We just welcomed some brand new coworkers into this crazy, life-changing, emotional-roller-coaster of a job we call language and culture acquisition, which got me to thinking again about the complex tapestry that makes up human communication. And I thought I’d share a little bit about a few of the strands of that tapestry, so you can pray for anybody you know who lives and functions across languages and cultures:
Apparently the human mouth can make about 500 different sounds, not even counting tone, volume, or length. And you can rest assured that if a sound is possible to make, there’s a language somewhere out there that uses it. Whether or not it’s possible for YOU to make will be the question when you decide to learn that language.

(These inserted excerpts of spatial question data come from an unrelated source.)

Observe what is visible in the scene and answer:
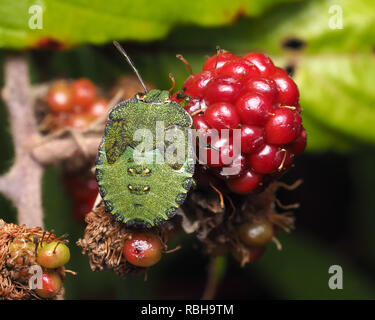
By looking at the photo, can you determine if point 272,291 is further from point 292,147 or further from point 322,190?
point 292,147

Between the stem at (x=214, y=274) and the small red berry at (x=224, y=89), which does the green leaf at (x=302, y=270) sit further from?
the small red berry at (x=224, y=89)

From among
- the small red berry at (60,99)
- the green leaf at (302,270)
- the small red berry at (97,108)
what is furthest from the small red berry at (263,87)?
the green leaf at (302,270)

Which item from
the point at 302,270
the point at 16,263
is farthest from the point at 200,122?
the point at 302,270

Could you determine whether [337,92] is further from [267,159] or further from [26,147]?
[26,147]

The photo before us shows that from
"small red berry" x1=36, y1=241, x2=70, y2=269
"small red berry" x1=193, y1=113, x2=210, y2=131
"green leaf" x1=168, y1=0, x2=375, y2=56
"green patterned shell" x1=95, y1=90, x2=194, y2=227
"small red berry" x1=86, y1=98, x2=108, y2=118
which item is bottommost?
"small red berry" x1=36, y1=241, x2=70, y2=269

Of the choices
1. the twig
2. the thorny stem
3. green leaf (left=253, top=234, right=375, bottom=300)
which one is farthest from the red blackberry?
green leaf (left=253, top=234, right=375, bottom=300)

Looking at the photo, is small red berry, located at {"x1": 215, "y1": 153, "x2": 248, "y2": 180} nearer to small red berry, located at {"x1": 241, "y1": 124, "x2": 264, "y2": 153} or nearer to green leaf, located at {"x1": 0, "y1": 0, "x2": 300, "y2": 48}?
small red berry, located at {"x1": 241, "y1": 124, "x2": 264, "y2": 153}

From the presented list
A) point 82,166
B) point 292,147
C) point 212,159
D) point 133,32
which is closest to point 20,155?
point 82,166
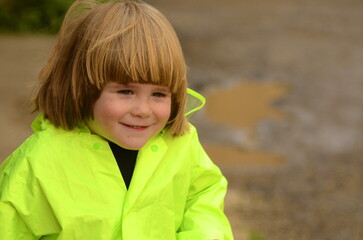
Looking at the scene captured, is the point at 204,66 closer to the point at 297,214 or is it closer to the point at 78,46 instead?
the point at 297,214

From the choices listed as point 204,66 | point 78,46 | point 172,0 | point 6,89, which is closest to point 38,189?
point 78,46

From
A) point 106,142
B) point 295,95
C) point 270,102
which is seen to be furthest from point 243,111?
point 106,142

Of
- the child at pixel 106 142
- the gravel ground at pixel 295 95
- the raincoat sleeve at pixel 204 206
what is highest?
the child at pixel 106 142

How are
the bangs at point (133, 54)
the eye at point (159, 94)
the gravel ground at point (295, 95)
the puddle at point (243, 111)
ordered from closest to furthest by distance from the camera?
the bangs at point (133, 54) → the eye at point (159, 94) → the gravel ground at point (295, 95) → the puddle at point (243, 111)

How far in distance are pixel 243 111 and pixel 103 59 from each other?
5.56 m

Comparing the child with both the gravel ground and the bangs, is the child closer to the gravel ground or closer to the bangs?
the bangs

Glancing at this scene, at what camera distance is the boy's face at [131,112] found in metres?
2.41

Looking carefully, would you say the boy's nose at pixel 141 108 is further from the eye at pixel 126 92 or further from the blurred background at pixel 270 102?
the blurred background at pixel 270 102

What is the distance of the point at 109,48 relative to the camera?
237 cm

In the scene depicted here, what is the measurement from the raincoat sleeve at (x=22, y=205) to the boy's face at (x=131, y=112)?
11.3 inches

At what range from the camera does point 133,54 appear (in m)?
2.36

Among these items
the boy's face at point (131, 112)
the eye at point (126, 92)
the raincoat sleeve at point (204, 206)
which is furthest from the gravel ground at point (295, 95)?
the eye at point (126, 92)

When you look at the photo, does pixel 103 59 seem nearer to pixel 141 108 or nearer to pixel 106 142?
pixel 141 108

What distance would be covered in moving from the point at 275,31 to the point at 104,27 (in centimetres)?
934
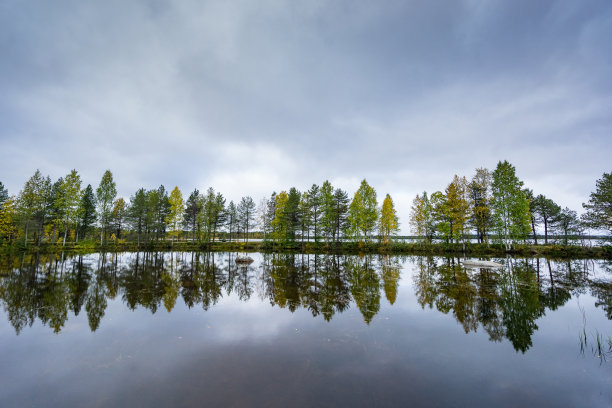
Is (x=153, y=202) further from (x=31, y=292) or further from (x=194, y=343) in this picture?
(x=194, y=343)

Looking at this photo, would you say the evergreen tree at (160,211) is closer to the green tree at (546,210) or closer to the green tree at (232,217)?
the green tree at (232,217)

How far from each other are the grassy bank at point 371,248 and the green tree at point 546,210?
14845mm

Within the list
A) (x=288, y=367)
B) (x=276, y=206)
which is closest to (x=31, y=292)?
(x=288, y=367)

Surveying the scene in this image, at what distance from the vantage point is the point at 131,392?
4.94 meters

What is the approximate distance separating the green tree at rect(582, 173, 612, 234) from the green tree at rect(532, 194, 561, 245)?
723 inches

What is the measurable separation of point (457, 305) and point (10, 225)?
6646 centimetres

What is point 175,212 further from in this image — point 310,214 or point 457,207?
point 457,207

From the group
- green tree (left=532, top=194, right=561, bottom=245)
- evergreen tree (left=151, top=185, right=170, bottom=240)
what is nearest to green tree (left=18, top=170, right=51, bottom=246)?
evergreen tree (left=151, top=185, right=170, bottom=240)

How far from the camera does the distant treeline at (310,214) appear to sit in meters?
36.8

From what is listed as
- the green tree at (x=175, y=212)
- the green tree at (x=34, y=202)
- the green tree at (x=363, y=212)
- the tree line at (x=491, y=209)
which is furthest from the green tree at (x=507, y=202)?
the green tree at (x=34, y=202)

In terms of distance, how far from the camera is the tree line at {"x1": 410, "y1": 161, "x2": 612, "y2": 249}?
3350 cm

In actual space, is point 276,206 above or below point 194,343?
above

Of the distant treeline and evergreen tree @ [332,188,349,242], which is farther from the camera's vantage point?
evergreen tree @ [332,188,349,242]

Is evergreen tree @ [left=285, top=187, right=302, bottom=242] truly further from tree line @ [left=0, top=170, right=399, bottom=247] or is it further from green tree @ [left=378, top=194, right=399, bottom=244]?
green tree @ [left=378, top=194, right=399, bottom=244]
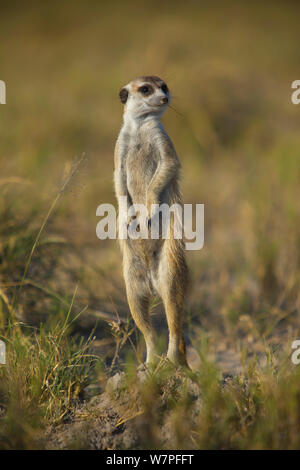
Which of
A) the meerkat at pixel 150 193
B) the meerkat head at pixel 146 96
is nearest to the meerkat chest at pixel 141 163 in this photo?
the meerkat at pixel 150 193

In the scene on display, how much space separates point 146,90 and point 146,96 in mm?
24

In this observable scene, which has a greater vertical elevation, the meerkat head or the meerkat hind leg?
the meerkat head

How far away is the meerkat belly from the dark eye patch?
0.21m

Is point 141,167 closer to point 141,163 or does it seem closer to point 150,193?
point 141,163

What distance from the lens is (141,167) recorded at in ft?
6.91

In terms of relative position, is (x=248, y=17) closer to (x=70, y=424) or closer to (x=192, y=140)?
(x=192, y=140)

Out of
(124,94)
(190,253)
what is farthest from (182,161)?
(124,94)

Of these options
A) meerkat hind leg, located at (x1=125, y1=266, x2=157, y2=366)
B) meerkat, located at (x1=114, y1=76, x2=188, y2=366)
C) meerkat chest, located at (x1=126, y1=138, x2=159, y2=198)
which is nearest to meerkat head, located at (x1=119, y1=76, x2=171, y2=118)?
meerkat, located at (x1=114, y1=76, x2=188, y2=366)

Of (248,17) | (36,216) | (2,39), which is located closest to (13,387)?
(36,216)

Hearing those sound differences can be tricky too. Which ones will be hard all depend on what language(s) you already speak and thus which sounds you’re used to hearing. Someone who speaks a language that pronounces the ‘h’ sound on the end of words, for example, would have no trouble hearing the difference between these pairs:
bawa: to carry
But for us English speakers, who don’t ever pronounce the ‘h’ sound on the end of words even when a word is spelled that way, the difference is very hard to hear and we might not even realize there is a difference at first.
We tend to think of word meanings as an entry in the dictionary, but really they are more like a circle that we call “range of meaning.” Words in each language have their own ranges of meaning that are almost never exactly the same as the range of meaning of any single word in another language. For example if you learn a word in the national language here for which the English translation is “ask,” you might assume you can use that word to ask a question as well as to ask someone to do something for you. But you can’t. There is a totally different word for making a request than there is for asking for information.
What to Say
Before you figure out how to say things, you have to figure out what things to even say. As an English speaker, you might be tempted to come into a new language situation with a mental list of the first things you’ll need to learn how to say (hi, how are you?, it’s nice to meet you, etc.) only to learn that people meeting on the street don’t say “Hi” or “How are you?” They ask “Where are you going?” And you definitely don’t say “It’s nice to meet you” when you meet someone.
The Meaning behind the Meaning
Cultural understandings and assumptions inform everything about how language is used and understood. That’s why it’s so vital to learn them together as one, inseparable unit. How else will you know that when you ask “Do you know where my shoes are?” you might actually be asking, “Did you steal my shoes?” Or if you say, “I like your shirt” you’re actually asking for the shirt off someone’s back.
Limitless Capacity for Expression
I’ve said this before. The same God who created galaxies and atoms also hard wired the human brain for communication. Why would we expect to find a group of humans or their language anywhere on this planet that doesn’t rise to that challenge in beautiful, complex, remarkable ways? Why should we be surprised to find that language, like everything else touched by the Creator’s hand, is fearful and wonderful and very, very good?